I decided to take my stuffed pork chops on a different journey which included a little time on the grill to add some beautiful grill marks to the chops.
**Grill the presentation side only so you don’t overcook the chops.
Do I Have to Grill Stuffed Pork Chops?
No, you don’t. I wanted to enhance my presentation of the dish so I chose to let them spend a little time on the grill.
That being said they can be sauteed or cooked in the oven (which is where I finished my chops after stuffing).
You can also bread these chops and saute them. I used to do that type of chop in my restaurant on occasion, it made a very nice presentation and a change of pace.
After adding your stuffing to the chops, close them back up and place them in a 350-degree oven for 20 minutes.
**Or until an instant-read thermometer reads 165 degrees in the stuffing.
While the stuffed pork chops are in the oven, start your marsala sauce.
Can I make the Pork Chops ahead of time?
Stuffed Pork Chops are one of my favorite party dishes.

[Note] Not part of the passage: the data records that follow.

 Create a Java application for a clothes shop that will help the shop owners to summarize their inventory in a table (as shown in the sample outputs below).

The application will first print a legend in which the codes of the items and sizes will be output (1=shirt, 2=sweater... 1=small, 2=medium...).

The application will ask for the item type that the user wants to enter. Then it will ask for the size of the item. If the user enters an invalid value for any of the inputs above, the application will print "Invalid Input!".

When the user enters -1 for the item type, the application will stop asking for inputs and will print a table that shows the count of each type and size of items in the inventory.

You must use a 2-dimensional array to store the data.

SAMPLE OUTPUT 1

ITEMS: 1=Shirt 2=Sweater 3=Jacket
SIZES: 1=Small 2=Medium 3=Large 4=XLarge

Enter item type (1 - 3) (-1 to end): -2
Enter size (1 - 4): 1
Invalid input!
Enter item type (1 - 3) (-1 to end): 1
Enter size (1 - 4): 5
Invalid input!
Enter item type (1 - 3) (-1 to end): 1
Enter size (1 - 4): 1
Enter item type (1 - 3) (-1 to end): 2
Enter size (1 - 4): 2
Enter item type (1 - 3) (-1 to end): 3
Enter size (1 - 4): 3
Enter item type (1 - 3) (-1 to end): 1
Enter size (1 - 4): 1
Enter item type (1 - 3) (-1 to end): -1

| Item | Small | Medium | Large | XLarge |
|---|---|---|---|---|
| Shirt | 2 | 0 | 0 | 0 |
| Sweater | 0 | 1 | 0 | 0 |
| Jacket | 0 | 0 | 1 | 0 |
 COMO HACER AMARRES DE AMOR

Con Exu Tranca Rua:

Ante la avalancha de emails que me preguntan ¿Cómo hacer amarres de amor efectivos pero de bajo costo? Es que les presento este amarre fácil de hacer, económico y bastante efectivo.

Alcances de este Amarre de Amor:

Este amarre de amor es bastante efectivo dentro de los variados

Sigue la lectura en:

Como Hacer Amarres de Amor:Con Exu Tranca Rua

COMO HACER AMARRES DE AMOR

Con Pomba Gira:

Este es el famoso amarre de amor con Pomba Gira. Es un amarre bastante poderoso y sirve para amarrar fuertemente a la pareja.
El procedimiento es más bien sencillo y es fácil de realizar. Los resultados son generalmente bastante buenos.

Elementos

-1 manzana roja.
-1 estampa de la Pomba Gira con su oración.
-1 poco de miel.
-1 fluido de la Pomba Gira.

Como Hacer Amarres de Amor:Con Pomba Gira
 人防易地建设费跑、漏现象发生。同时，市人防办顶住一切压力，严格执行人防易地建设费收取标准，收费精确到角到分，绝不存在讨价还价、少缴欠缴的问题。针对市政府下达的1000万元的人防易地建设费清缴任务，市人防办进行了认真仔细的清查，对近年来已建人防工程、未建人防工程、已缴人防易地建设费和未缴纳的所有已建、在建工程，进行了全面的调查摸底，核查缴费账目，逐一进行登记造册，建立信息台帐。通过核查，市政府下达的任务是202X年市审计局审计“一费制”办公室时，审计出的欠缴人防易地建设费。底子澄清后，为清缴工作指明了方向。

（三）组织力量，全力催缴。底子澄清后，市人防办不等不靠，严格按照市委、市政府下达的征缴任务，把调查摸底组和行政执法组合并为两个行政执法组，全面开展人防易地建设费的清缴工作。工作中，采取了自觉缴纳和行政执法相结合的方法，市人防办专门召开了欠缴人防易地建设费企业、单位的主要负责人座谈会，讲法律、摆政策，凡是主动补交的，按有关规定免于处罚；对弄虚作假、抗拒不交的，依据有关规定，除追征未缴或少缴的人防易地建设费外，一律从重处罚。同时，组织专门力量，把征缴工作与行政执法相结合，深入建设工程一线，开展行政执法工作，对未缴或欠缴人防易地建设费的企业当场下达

They can be assembled hours before you need them and finished when your guests arrive for dinner. Assemble the chops, grill them or not. Then place them on a pan, covered in the refrigerator until needed.
*Bring the chops to room temperature before cooking them if you choose this method.

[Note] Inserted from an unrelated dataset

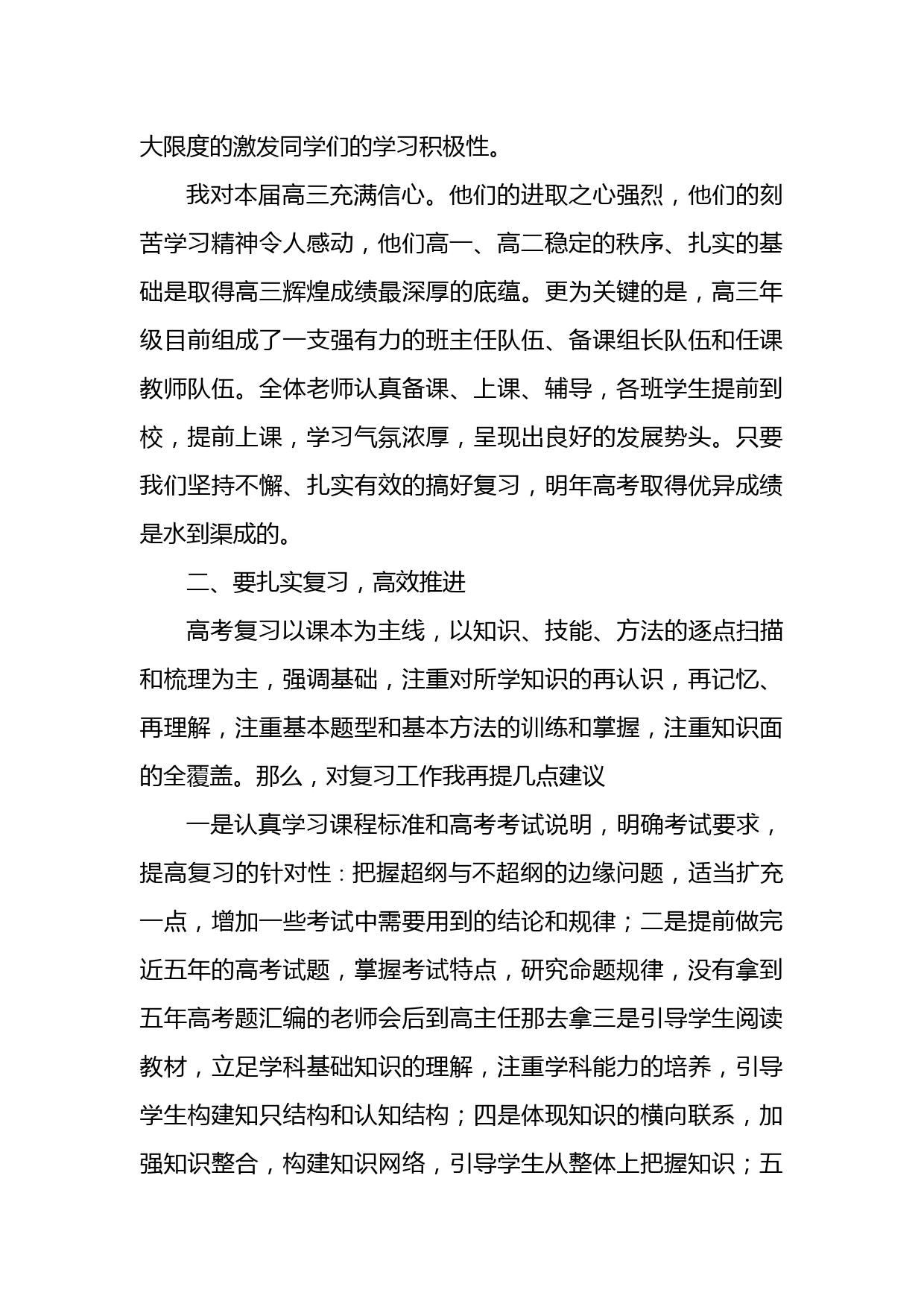 大限度的激发同学们的学习积极性。

我对本届高三充满信心。他们的进取之心强烈，他们的刻苦学习精神令人感动，他们高一、高二稳定的秩序、扎实的基础是取得高三辉煌成绩最深厚的底蕴。更为关键的是，高三年级目前组成了一支强有力的班主任队伍、备课组长队伍和任课教师队伍。全体老师认真备课、上课、辅导，各班学生提前到校，提前上课，学习气氛浓厚，呈现出良好的发展势头。只要我们坚持不懈、扎实有效的搞好复习，明年高考取得优异成绩是水到渠成的。

二、要扎实复习，高效推进

高考复习以课本为主线，以知识、技能、方法的逐点扫描和梳理为主，强调基础，注重对所学知识的再认识，再记忆、再理解，注重基本题型和基本方法的训练和掌握，注重知识面的全覆盖。那么，对复习工作我再提几点建议

一是认真学习课程标准和高考考试说明，明确考试要求，提高复习的针对性：把握超纲与不超纲的边缘问题，适当扩充一点，增加一些考试中需要用到的结论和规律；二是提前做完近五年的高考试题，掌握考试特点，研究命题规律，没有拿到五年高考题汇编的老师会后到高主任那去拿三是引导学生阅读教材，立足学科基础知识的理解，注重学科能力的培养，引导学生构建知只结构和认知结构；四是体现知识的横向联系，加强知识整合，构建知识网络，引导学生从整体上把握知识；五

If you love a good pork recipe make sure to check out these recipes.
Stuffed Pork Chops
- 12 oz pork chops 2 rib chops - trimmed and split
- sea salt and black pepper to taste
- 4 oz sausage meat
- 1 tbsp roasted red peppers diced
- 1 tbsp onions diced
- 2 cups baby spinach washed
- 1 tbsp olive oil brush chops before grilling
- 2 cups potato bread cut into cubes
- 1/2 cup chicken stock add more if stuffing is dry
- 2 tbsp blue cheese crumbles (optional)
Marsala Mushroom Sauce
- 6 oz mushrooms sliced
- 1 tbsp olive oil
- 1/2 cup marsala wine
- 1/2 cup chicken stock
- 1 tbsp butter slightly soft
- 1 tbsp flour
- Prep pork chop by trimming the fat from around the outside edge.

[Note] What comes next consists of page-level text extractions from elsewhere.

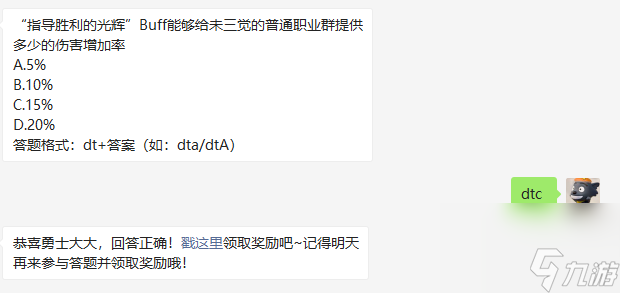 “指导胜利的光辉”Buff能够给未三觉的普通职业群提供多少的伤害增加率
A.5%
B.10%
C.15%
D.20%
答题格式：dt+答案（如：dta/dtA）

dtc

恭喜勇士大大，回答正确！戳这里领取奖励吧~记得明天再来参与答题并领取奖励哦！

九游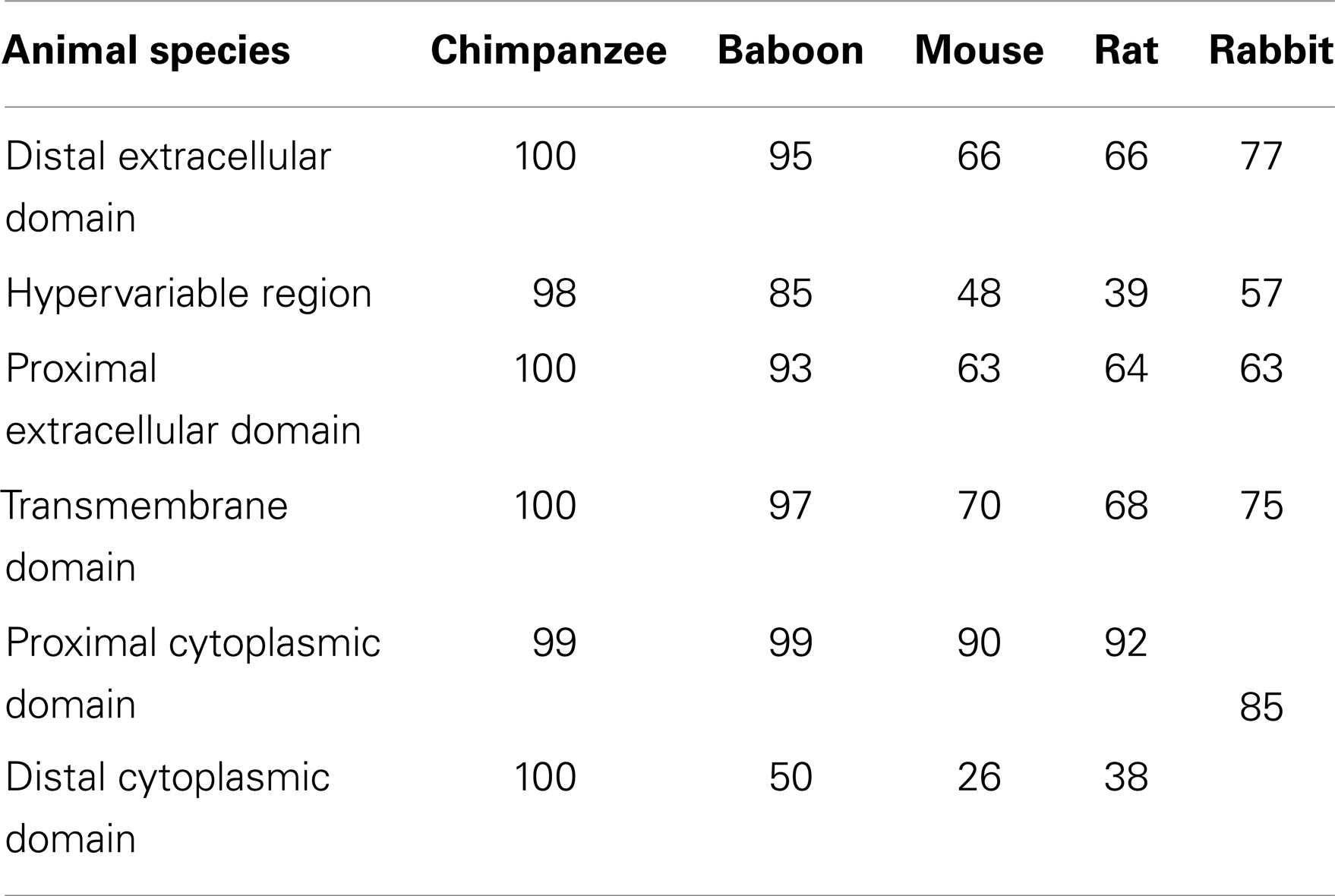 | Animal species | Chimpanzee | Baboon | Mouse | Rat | Rabbit |
|---|---|---|---|---|---|
| Distal extracellular domain | 100 | 95 | 66 | 66 | 77 |
| Hypervariable region | 98 | 85 | 48 | 39 | 57 |
| Proximal extracellular domain | 100 | 93 | 63 | 64 | 63 |
| Transmembrane domain | 100 | 97 | 70 | 68 | 75 |
| Proximal cytoplasmic domain | 99 | 99 | 90 | 92 | 85 |
| Distal cytoplasmic domain | 100 | 50 | 26 | 38 | |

- Carefully slice through the middle of the pork chop cutting it in half to form a flap. Do Not Cut all the way through!
- Season chops inside and out with sea salt and black pepper to taste. Set aside until stuffing is complete.
- Saute onions and sausage meat until sausage is almost fully cooked.
- Add spinach and roasted red peppers. Continue cooking until spinach is cooked then remove from heat.
- In a mixing bowl place the cubed bread and add the sausage meat mixture. Mix together.
- Add enough chicken stock to make the stuffing moist without being soggy.
- Add crumbled blue cheese and gently mix together. The stuffing is now done.
Assembly and Cooking
- Take half of the stuffing mixture (or as much as you want) and place it in the middle of each pork chop. Then fold the flap back over.
- Refrigerate stuffed chops for 15-20 minutes to allow the stuffing to firm up.
- Brush the outside of the chops with olive oil and place on a preheated grill. Cook chops on one side only. Turn chops to make # grill marks on one side.*You can skip the grill and cook the chops completely in the oven.
- Place the grill-marked chops into a preheated 350-degree oven for 20 minutes or until the stuffing has reached an internal temp of 165 degrees.
Marsala Mushroom Sauce
- Saute mushrooms in a little olive oil until they are cooked.
- Add Marsala wine and simmer for 1-2 minutes.
- Add chicken stock, reduce heat and all to simmer and the sauce to reduce by half.
- Roll the butter in flour to make a Beurre manie, then add to the simmering stock to help thicken the sauce.
- When the sauce has thickened sufficiently add another splash of Marsala wine to boost the flavor. Remove from heat and serve over the finished stuffed pork chops.